If you have to walk home from work, First Aid training and a kit can help to make you some temporary friends along the way. If you come across a few young guys looking to make trouble, and they're near a bus bench where there are three women and an injured kid, what do you think will happen if you stop to put some antibiotic ointment and a bandage on the kid?

Not only walking shoes, but if you aren't very familiar with all the possible routes home, you should carry a map that covers the area between work and home, so you don't have to waste time with dead-ends and roads that end up going in the wrong direction.

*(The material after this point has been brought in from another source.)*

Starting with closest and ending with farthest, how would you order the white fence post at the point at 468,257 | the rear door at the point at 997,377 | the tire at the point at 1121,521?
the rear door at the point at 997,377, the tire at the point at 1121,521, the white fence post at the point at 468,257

A bag is better than nothing, but a coat with lots of pockets to carry stuff often doesn't as easily catch the eye of certain types of bottom feeder. This might help out when traveling DART, too.

Your mentioning the crowded car in a snow storm reminded me of something I saw in Los Angeles many years ago. I was following a car filled with more people than one might think a car could hold, and they had some net bags on straps that they had hanging outside the car. A thrift shop belt, pulled out of the bag and run through the handle could be carried the same way, with the strap held by the rolled-up window in winter.

And if you do find yourself afoot, be extremely aware of your surroundings. Sure, most stores will close, but if you're passing the only one that isn't (yet), it could be very useful.

Keep your water stored in containers sized to what YOU can carry. Five- or six-gallon containers weigh 40-50 pounds, not easily or quickly carried by many women.